It was there at that reception that we met Dr. Ira Helfand, who told us that — for the first time in four decades — he felt hopeful about nuclear disarmament. There has never been such an important gathering in history, he said with a smile.

At one point during the ICAN conference, a teenage student asked to speak privately with me. He confided that he was one of the survivors of the massacre a year and a half before, when an insane shooter killed 78 children during their summer camp on an island in a large lake not far from Oslo. My new friend told me how he dodged the bullets and swam far out into the lake and barely survived. He wanted to talk with me about nonviolence and forgiveness. I encouraged him on his journey of healing toward a deeper peace, but was profoundly moved by his connection between the summer camp massacre and the global massacre that can be unleashed through nuclear weapons. He saw now what most people refuse to see. And he was determined to do his part to prevent a global massacre of children.

READ: Where Do We Go from Here?

All of these experiences were so touching and inspiring, but there was something even more powerful afoot. From the moment we landed in Oslo, as we met various dignitaries and longtime anti-nuclear leaders from around the globe, we heard the same statement over and over again: We are going to abolish nuclear weapons.

After a while, Martin and I looked at one another and thought to ourselves: something’s not right with these people. Sure, we do what we can, of course, but we’re not going to live to see the abolition of nuclear weapons. Our new friends were drinking the Kool-Aid.

+-------+

→ SET OF TASKS
A) In the Oslo account of the nuclear disarmament gathering, how many children did the shooter kill at the summer camp?
B) Continue the Oslo account of the nuclear disarmament gathering, picking up after its final sentence.

→ SUPPLIED DATA
+-------+

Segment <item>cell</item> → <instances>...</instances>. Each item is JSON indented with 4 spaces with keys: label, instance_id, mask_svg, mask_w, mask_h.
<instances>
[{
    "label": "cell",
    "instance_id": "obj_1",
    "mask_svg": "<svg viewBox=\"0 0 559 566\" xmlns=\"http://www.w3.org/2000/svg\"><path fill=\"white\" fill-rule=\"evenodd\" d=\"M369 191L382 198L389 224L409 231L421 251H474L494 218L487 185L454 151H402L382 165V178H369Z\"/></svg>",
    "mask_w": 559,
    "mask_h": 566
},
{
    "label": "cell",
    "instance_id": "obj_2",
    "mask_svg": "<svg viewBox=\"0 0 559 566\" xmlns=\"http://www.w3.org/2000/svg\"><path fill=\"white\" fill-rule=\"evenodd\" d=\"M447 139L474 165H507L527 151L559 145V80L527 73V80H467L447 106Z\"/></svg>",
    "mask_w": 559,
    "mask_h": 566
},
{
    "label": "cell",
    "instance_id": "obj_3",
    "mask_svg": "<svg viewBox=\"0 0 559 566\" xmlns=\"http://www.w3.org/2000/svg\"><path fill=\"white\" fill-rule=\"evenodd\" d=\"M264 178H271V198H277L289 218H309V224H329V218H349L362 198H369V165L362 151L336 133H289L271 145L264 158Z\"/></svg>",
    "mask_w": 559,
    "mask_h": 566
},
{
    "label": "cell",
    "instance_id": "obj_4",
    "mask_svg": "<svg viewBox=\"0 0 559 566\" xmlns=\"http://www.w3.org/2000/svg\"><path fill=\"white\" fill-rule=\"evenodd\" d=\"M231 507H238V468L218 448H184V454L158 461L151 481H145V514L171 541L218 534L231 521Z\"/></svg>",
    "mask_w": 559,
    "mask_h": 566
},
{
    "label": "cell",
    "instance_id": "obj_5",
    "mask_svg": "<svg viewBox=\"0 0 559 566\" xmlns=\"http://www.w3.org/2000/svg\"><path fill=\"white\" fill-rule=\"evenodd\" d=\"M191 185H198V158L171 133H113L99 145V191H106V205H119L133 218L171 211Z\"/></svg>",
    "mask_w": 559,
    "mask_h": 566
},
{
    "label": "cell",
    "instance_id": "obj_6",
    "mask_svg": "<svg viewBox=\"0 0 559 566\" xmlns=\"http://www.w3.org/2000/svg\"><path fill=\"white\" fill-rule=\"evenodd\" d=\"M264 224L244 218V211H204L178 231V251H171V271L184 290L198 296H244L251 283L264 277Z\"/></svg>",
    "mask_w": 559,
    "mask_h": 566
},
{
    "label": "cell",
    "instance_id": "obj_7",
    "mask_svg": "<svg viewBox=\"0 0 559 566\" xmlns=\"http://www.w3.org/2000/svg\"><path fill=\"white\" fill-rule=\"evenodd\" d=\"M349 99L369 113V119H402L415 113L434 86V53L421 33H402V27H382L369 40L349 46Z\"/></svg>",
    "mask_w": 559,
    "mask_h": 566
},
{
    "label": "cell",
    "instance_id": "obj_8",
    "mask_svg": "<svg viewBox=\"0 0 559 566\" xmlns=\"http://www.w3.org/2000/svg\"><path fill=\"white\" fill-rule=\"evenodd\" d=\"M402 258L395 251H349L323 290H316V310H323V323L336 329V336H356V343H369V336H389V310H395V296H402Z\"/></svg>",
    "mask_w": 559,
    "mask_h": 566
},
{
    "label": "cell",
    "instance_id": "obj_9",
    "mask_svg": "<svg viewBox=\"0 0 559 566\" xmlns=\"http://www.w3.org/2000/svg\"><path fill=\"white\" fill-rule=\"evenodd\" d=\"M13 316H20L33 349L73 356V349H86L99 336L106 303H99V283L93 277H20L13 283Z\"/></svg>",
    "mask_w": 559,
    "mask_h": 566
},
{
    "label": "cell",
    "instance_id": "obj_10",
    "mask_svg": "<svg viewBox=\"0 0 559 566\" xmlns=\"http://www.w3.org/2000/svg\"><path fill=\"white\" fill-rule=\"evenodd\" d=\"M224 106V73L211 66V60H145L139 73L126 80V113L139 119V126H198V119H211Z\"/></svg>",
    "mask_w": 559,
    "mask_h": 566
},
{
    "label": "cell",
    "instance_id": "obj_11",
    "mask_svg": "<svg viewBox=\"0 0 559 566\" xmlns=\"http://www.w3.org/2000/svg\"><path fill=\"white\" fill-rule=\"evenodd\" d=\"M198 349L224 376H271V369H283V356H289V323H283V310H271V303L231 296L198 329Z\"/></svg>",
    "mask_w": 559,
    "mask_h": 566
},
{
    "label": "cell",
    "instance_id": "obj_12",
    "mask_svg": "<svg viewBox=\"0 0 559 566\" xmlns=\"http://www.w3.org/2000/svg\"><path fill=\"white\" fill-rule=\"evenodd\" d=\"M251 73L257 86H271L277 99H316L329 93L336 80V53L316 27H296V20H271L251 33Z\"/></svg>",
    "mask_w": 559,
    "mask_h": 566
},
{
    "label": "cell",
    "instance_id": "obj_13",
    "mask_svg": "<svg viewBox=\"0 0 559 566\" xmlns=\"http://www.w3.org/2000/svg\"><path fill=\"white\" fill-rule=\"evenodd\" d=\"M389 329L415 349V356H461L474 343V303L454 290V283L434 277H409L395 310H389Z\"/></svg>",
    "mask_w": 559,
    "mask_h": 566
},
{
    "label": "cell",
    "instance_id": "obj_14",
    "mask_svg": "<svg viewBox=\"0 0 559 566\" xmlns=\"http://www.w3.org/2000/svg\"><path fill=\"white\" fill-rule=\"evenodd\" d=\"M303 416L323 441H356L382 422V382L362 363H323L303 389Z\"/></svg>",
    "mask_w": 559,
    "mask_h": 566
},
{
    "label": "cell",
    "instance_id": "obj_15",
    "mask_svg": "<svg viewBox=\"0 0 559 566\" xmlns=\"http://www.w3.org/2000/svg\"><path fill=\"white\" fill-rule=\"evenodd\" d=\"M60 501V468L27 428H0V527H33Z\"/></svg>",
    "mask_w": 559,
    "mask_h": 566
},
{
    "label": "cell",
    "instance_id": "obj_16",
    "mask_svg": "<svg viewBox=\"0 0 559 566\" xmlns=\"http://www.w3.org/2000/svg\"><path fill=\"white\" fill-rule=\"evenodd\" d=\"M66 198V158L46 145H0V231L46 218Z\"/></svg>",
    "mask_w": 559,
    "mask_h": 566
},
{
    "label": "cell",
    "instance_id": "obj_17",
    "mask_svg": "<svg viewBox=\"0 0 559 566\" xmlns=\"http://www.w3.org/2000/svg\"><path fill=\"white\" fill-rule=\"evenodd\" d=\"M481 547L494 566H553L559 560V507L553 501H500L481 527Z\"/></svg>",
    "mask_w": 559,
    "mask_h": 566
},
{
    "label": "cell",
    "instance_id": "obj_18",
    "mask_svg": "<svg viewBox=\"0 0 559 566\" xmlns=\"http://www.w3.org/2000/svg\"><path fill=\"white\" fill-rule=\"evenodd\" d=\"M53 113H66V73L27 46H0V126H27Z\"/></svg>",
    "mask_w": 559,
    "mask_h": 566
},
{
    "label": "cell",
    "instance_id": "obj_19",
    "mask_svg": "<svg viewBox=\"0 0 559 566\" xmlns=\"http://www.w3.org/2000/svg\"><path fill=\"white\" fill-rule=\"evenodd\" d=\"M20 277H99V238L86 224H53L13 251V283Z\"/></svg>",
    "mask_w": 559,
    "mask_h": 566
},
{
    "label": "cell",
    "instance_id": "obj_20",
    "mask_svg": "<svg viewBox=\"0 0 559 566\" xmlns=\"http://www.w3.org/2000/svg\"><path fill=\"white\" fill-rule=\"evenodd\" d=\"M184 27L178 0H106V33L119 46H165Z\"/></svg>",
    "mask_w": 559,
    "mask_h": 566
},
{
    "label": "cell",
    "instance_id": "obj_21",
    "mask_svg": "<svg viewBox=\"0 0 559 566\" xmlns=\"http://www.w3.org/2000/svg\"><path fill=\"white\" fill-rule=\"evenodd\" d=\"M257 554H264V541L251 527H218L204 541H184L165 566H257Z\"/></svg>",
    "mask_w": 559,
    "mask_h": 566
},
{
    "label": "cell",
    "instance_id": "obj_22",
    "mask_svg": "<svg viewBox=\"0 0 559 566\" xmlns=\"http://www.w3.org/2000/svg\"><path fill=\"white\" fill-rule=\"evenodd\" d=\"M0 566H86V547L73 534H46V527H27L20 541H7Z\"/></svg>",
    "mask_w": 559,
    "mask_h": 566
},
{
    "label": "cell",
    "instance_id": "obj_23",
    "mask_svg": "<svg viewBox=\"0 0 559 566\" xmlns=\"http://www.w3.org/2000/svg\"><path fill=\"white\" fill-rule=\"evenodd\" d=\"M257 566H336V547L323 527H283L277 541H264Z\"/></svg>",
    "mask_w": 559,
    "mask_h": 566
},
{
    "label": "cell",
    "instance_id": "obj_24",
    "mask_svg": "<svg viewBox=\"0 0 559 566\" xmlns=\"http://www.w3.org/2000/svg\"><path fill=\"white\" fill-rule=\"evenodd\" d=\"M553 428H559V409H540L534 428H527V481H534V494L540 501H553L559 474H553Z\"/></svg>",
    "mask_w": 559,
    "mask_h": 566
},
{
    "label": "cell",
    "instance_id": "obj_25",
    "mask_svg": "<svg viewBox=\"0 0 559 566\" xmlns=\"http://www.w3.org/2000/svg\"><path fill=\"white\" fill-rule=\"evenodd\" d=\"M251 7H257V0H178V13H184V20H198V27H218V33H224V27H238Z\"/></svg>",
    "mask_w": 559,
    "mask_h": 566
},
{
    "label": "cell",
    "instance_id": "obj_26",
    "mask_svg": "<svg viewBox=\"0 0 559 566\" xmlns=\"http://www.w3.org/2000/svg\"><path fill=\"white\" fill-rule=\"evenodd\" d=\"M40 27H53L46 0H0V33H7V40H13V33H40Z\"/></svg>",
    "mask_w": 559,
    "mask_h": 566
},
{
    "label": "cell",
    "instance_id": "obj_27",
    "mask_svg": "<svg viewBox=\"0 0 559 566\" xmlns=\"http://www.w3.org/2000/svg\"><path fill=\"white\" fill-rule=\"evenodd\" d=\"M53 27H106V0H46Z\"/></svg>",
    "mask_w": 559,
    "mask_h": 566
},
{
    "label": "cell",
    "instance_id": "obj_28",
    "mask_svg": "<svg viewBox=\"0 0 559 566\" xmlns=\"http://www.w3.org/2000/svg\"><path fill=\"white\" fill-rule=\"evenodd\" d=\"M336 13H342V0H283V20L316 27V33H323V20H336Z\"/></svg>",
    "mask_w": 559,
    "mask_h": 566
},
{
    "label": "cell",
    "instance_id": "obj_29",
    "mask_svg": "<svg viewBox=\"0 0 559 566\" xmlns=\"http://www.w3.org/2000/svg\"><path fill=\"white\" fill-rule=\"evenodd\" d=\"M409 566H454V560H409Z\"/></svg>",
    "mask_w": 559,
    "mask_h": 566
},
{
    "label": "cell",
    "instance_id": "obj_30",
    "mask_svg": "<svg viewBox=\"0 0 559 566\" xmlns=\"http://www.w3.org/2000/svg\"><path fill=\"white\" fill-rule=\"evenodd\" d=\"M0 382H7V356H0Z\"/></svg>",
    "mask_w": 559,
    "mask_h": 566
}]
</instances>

+-------+

→ ANSWERS BY ITEM NUMBER
A) 78

B)
But we didn’t know who we were dealing with, nor did we yet understand the faith and hope that undergirds lasting global change movements. These were the same people who organized the global campaign to outlaw landmines in 1997. These were the same people who organized the global campaign to ban cluster bombs in 2008. Now, they were telling us calmly, they were setting their sights on nuclear weapons. They intended to use the same tried and true strategy to slowly plot their end. This was going to work. No doubt about it.

All we have to do is get 50 nations to sign a U.N. treaty banning nuclear weapons, they said; then we can slowly chip away at every other nation in the world, until all that are left of the nine nuclear weapons nations who will eventually be shamed into dismantling their weapons and signing the United Nations’ Treaty. It was a no-brainer.

“Well, good luck with that,” we said.

And here we are. Today, the treaty goes into effect. Today is the beginning of the end of nuclear weapons.

For my friends and me, this is a day we never quite believed we would see.

“Right now, the treaty does not legally apply to the United States,” said Ken Mayers of Veterans for Peace New Mexico, “because we have not signed or ratified it. But that does not mean we will not be feeling the moral force of the treaty. All nuclear weapons, including the thousands in the U.S. stockpile, have been declared unlawful by the international community.”

Mayers and others will keep vigil today near the labs in Los Alamos, New Mexico, calling for an end to weapons development. Similar vigils will be held across the United States today with banners hung outside nuclear weapons production sites declaring “Nuclear Weapons Are Illegal!”

“The treaty is a turning point,” said Joni Arends, of Concerned Citizens for Nuclear Safety. “On the one hand, it is the end of a long process to outlaw nuclear weapons. On the other hand, it is just the beginning of a new movement to confront nuclear weapons states and demand they lift the dark shadow of nuclear annihilation that has loomed over the world for the last 75 years.”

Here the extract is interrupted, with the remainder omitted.